• **TASK INSTRUCTIONS**: Look below for the line containing "日野 レンジャー 2KG-FJ2ABA(2WD)の写真2", then write out that line and every line after it to the end, exactly, minus the pictures.

• **MATERIAL PROVIDED**:

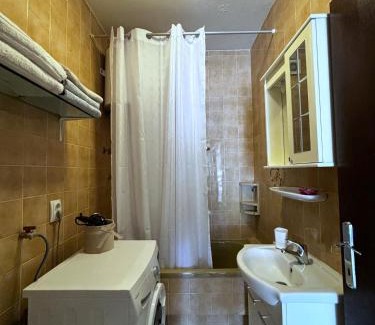Trogir Apartment | Apartment Tina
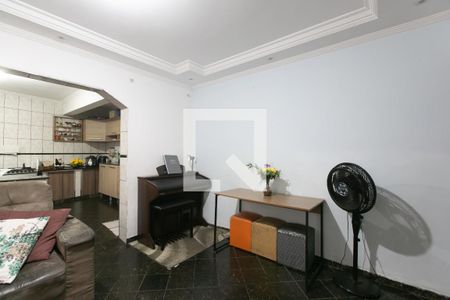 Sala 1 de casa à venda com 4 quartos, 175m² em Jardim Ipanema (sao Miguel), São Paulo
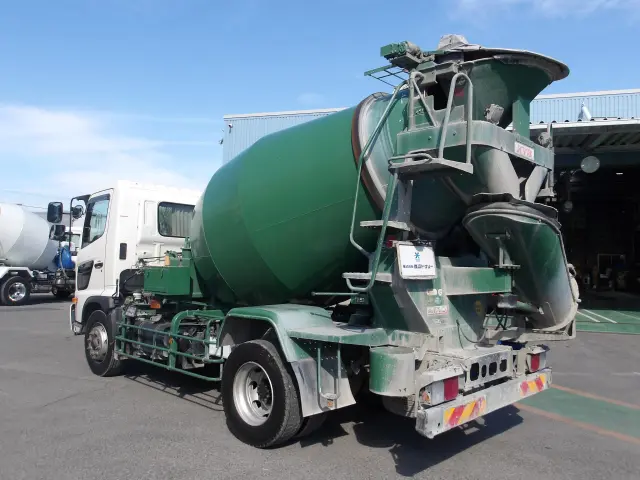 日野 レンジャー 2KG-FJ2ABA(2WD)の写真2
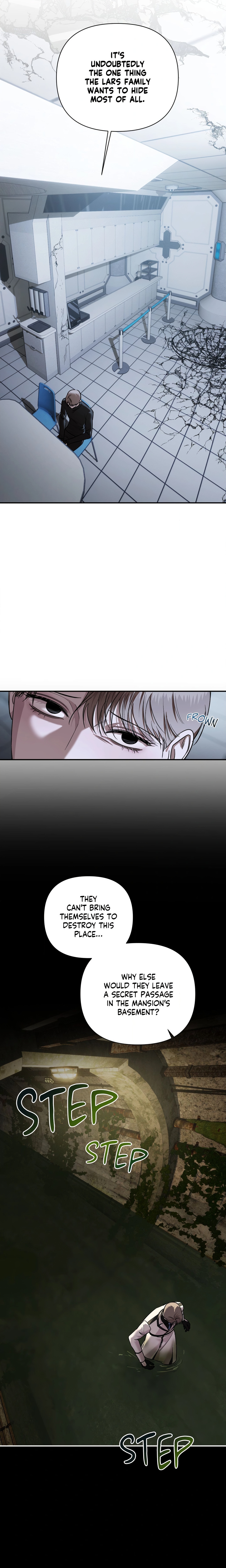 Name Me Page 9 - MangaHe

• **OUTPUT OF THE EXERCISE**:
 日野 レンジャー 2KG-FJ2ABA(2WD)の写真2
 Name Me Page 9 - MangaHe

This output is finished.